(Stored dataset items)
§

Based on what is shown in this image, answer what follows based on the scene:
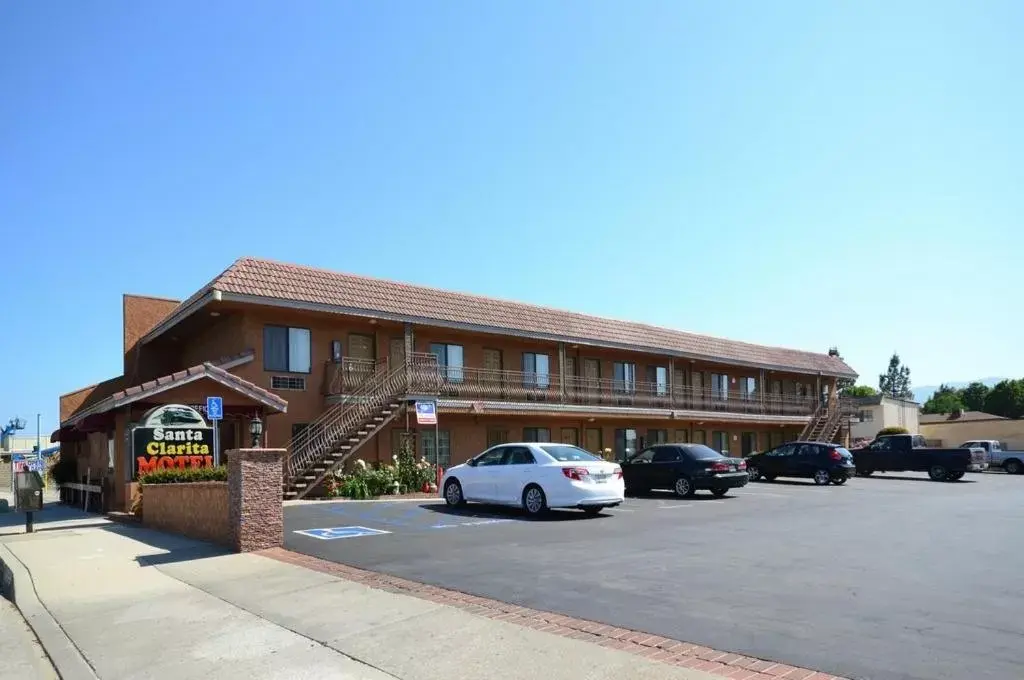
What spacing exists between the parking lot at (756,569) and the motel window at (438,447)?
953 cm

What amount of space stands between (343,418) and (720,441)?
2539cm

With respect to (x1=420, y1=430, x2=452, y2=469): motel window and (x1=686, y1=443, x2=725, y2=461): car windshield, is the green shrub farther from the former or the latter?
(x1=686, y1=443, x2=725, y2=461): car windshield

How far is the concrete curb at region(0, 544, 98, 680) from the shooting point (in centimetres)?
682

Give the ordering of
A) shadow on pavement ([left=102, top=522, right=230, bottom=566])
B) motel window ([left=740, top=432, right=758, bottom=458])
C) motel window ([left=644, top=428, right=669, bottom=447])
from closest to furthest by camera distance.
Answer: shadow on pavement ([left=102, top=522, right=230, bottom=566]) < motel window ([left=644, top=428, right=669, bottom=447]) < motel window ([left=740, top=432, right=758, bottom=458])

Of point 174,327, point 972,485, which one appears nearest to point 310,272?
point 174,327

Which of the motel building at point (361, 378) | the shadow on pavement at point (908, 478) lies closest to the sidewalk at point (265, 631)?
the motel building at point (361, 378)

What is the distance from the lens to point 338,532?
14.0 metres

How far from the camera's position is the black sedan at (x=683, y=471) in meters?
22.3

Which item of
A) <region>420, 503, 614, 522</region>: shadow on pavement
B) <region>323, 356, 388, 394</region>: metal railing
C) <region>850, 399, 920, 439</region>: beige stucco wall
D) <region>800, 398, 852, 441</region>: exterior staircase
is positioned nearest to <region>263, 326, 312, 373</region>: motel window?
<region>323, 356, 388, 394</region>: metal railing

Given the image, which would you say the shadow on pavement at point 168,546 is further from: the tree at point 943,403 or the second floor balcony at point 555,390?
the tree at point 943,403

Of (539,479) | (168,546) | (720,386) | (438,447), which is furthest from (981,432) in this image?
(168,546)

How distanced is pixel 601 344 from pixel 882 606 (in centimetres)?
2640

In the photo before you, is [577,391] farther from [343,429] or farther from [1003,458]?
[1003,458]

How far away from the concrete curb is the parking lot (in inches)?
143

§

• Task brief:
Copy out every line of the records word for word, from the line containing "Which item of" down to the end of the records.

• Result of this exercise:
Which item of
A) <region>420, 503, 614, 522</region>: shadow on pavement
B) <region>323, 356, 388, 394</region>: metal railing
C) <region>850, 399, 920, 439</region>: beige stucco wall
D) <region>800, 398, 852, 441</region>: exterior staircase
is positioned nearest to <region>263, 326, 312, 373</region>: motel window?
<region>323, 356, 388, 394</region>: metal railing

Given the image, which would you say the shadow on pavement at point 168,546 is further from: the tree at point 943,403 or the second floor balcony at point 555,390?
the tree at point 943,403

Of (539,479) | (168,546) | (720,386) | (438,447), which is furthest from (981,432) in this image?
(168,546)

How distanced is pixel 601 344 from pixel 882 606 (in centimetres)?
2640

In the photo before you, is [577,391] farther from [343,429] or farther from [1003,458]?
[1003,458]

How far away from the concrete curb is the parking lot (in inches)?
143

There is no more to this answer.